Nanki T, Hayashida K, El-Gabalawy H S, Suson S, Shi K, Girschick H J, Yavuz S, Lipsky P E
Department of Internal Medicine and Harold C. Simmons Arthritis Research Center, University of Texas Southwestern Medical Center at Dallas, Dallas, TX 75235, USA.
J Immunol. 2000 Dec 1;165(11):6590-8. doi: 10.4049/jimmunol.165.11.6590.
Rheumatoid arthritis (RA) is characterized by the accumulation of CD4(+) memory T cells in the inflamed synovium. To address the mechanism, we analyzed chemokine receptor expression and found that the frequency of CXC chemokine receptor (CXCR)4 expressing synovial tissue CD4(+) memory T cells was significantly elevated. CXCR4 expression could be enhanced by IL-15, whereas stromal cell-derived factor (SDF)-1, the ligand of CXCR4, was expressed in the RA synovium and could be increased by CD40 stimulation. SDF-1 stimulated migration of rheumatoid synovial T cells and also inhibited activation-induced apoptosis of T cells. These results indicate that SDF-1-CXCR4 interactions play important roles in CD4(+) memory T cell accumulation in the RA synovium, and emphasize the role of stromal cells in regulating rheumatoid inflammation.
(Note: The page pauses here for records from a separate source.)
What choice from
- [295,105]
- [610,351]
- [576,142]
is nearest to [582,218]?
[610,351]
类风湿性关节炎(RA)的特征是炎症滑膜中CD4(+)记忆T细胞的积聚。为了探究其机制,我们分析了趋化因子受体的表达,发现表达CXC趋化因子受体(CXCR)4的滑膜组织CD4(+)记忆T细胞的频率显著升高。IL-15可增强CXCR4的表达,而CXCR4的配体基质细胞衍生因子(SDF)-1在RA滑膜中表达,且可通过CD40刺激而增加。SDF-1刺激类风湿滑膜T细胞迁移,同时抑制T细胞激活诱导的凋亡。这些结果表明,SDF-1-CXCR4相互作用在RA滑膜中CD4(+)记忆T细胞聚集中起重要作用,并强调了基质细胞在调节类风湿炎症中的作用。